Prokhnevsky’s group uses tobacco mosaic virus (TMV) as a vector system to deliver and produce vaccines in tobacco plants, and Lee’s finding showed that the spread rate of TMV is controllable using her molecular system.

“Plant viruses spread from infected to uninfected cells only through plasmodesmata,” Lee explains. “The simple concept governing our collaborative project is that the more the virus can spread, the higher the viral yield could be, which could in turn boost expression of the genes that the virus is engineered to carry.”

Vidadi Yusibov, CMB executive director and research professor in biological sciences, points out that these collaborative interdisciplinary projects are focusing on some key areas of technology and pharmaceutical product development.
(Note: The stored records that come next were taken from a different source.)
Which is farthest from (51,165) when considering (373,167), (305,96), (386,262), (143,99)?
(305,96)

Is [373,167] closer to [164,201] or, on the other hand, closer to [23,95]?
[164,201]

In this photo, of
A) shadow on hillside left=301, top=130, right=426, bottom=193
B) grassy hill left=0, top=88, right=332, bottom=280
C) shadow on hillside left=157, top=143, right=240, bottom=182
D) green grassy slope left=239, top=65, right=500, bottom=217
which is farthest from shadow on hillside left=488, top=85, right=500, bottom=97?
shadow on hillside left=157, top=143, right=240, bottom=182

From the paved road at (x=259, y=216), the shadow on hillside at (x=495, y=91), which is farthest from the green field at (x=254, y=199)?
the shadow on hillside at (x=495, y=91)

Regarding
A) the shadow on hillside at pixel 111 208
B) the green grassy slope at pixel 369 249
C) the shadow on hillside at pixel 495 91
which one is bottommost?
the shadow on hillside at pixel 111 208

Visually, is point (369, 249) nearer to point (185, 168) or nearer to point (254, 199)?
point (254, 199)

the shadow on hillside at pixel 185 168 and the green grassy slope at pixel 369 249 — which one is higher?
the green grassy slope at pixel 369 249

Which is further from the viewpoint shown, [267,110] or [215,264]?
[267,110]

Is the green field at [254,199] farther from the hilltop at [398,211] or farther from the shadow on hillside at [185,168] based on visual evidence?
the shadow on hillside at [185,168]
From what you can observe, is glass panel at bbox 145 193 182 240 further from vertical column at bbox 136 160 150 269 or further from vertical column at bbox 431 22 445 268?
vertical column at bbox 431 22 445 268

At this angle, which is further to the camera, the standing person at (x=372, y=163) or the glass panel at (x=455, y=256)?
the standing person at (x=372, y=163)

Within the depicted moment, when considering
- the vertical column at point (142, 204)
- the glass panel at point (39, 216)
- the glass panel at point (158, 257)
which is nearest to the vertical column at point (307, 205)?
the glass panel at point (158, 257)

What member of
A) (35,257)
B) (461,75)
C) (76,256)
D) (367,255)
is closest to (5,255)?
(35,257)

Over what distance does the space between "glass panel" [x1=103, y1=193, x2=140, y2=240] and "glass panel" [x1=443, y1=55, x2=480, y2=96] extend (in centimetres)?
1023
“The resulting unique knowledge will facilitate conversion of basic research concepts into applicable data, which will lead to the establishment of uniquely positioned, highly competitive research teams of UD faculty and Fraunhofer scientists,” he says.

About the partnership

On July 14, 2011, UD President Patrick Harker, Delaware Economic Development Office Director Alan Levin, and Fraunhofer USA President Georg Rosenfeld signed a partnership agreement that combines the strengths of the Fraunhofer Center for Molecular Biotechnology in applied translational research and of UD in basic research. 

Centered in the life sciences, the partnership is expected to lead to the development of innovative, interdisciplinary programs and create educational and economic benefits for the state.

An inaugural Fraunhofer-UD Research Symposium, “Energy and Life Sciences - Solutions for Sustainability,” is planned for Oct. 29 at UD’s Clayton Hall.